A proposta do relator Forte estabelece um calendário de “empenho” — essa é a primeira fase do processo de execução orçamentária; quando um gasto previsto é empenhado, fica garantido que aquela compra ou contratação de serviço será paga — ao longo do ano, independentemente da vontade do governo.

Assim, cada parlamentar saberia previamente quando o recurso para sua emenda seria liberada.

Pires lembrou que a rigidez do Orçamento já vinha aumentando ano a ano, em parte porque o valor destinado às emendas ganhou espaço e porque esses gastos se tornaram, em proporção cada vez maior, obrigatórios.

Para o ano que vem, o Congresso tenta aumentar para R$ 46 bilhões o valor das emendas. Isso equivale a quase um quinto do que o Executivo pode gastar livremente, ou a 75% do previsto para o Programa de Aceleração do Crescimento (PAC). Em 2014, as emendas somaram R$ 8,6 bilhões.

Segundo Vilma Pinto, diretora da Instituição Fiscal Independente (IFI), órgão de assessoramento do Senado, um calendário para o pagamento das emendas parlamentares adicionará “complexidade” ao desafio de zerar o rombo das contas públicas.

— As emendas parlamentares são impositivas, mas podem ser contingenciadas — afirmou a especialista, lembrando que a proposta inserida na LDO pode ter o objetivo justamente de evitar um contingenciamento, que é o corte emergencial de gastos no Orçamento do ano corrente. — A meta fiscal tem um risco elevado de descumprimento. Esse item adiciona complexidade.

Eficiência ameaçada

O avanço das emendas no Orçamento também tira eficiência dos gastos, segundo os economistas ouvidos pelo GLOBO. Mendes fez um levantamento entre países da Organização para a Cooperação e Desenvolvimento Econômico (OCDE) e diz que o Brasil — que tenta ingressar no grupo — é o único que tem emendas parlamentares obrigatórias.

— A execução do Orçamento cabe ao poder Executivo.
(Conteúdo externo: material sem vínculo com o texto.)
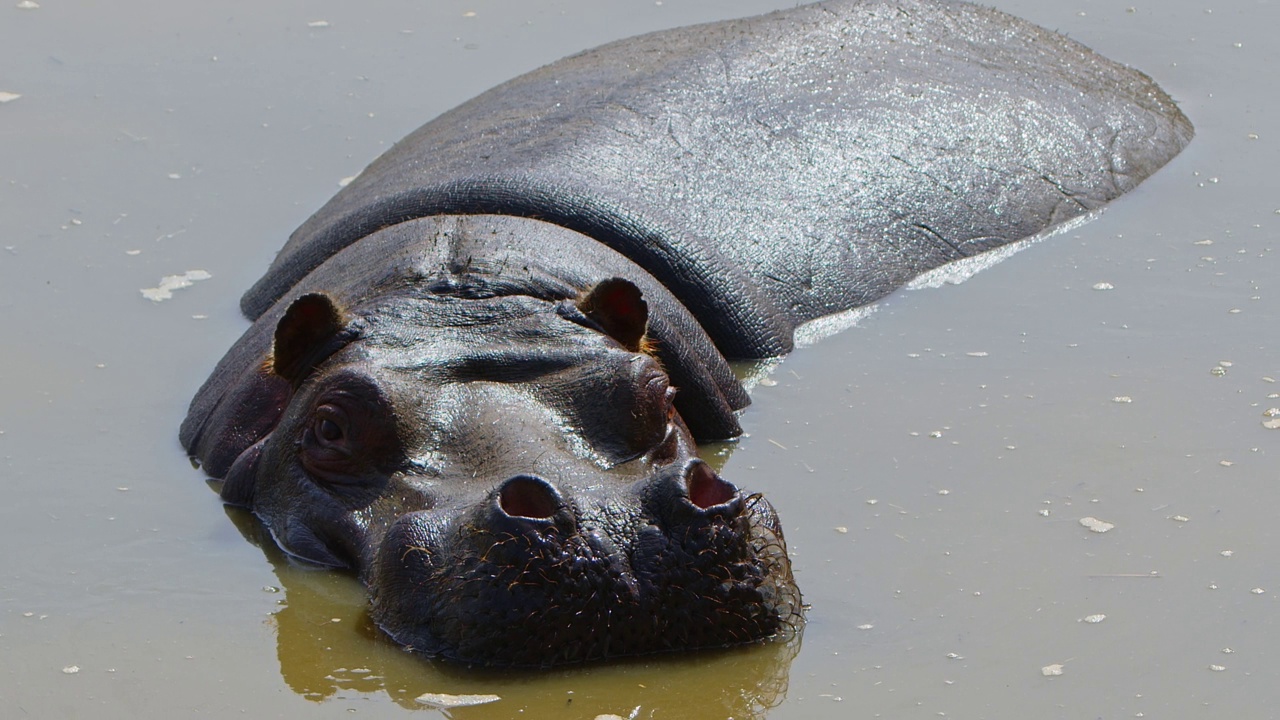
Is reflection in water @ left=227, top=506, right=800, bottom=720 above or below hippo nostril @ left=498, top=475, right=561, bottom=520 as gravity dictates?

O que estamos vendo no Brasil não existe em nenhum país — afirmou Mendes, destacando que, com as emendas, o Executivo perde capacidade de planejamento e as políticas públicas ficam pulverizadas. — Se um parlamentar, por exemplo, determina que se deve construir um hospital em determinada área, perde-se a lógica da rede de atendimento, que é formulada pelo Executivo. Onde construir um posto de saúde? Cada parlamentar pinga o projeto que quer, sem que isso tenha conexão com o todo — afirmou Mendes.

Conforme o economista Fábio Giambiagi, pesquisador associado do FGV Ibre e especialista em contas públicas, a falta de planejamento com os gastos nas emendas equivale a “jogar recursos pela janela”. Para piorar, as emendas “representam uma perversão da democracia, em que a lógica política individual colide com a lógica coletiva, ou seja, o interesse nacional”.

— Cada vez que, num desastre natural, morre gente no Brasil nas chuvas de janeiro por falta de recursos para um programa nacional de prevenção de desastres, na outra ponta há um ginásio sem sentido, de R$ 5 milhões ou R$ 10 milhões, erguido num município pequeno sem qualquer lógica de integração nacional —afirmou Giambiagi.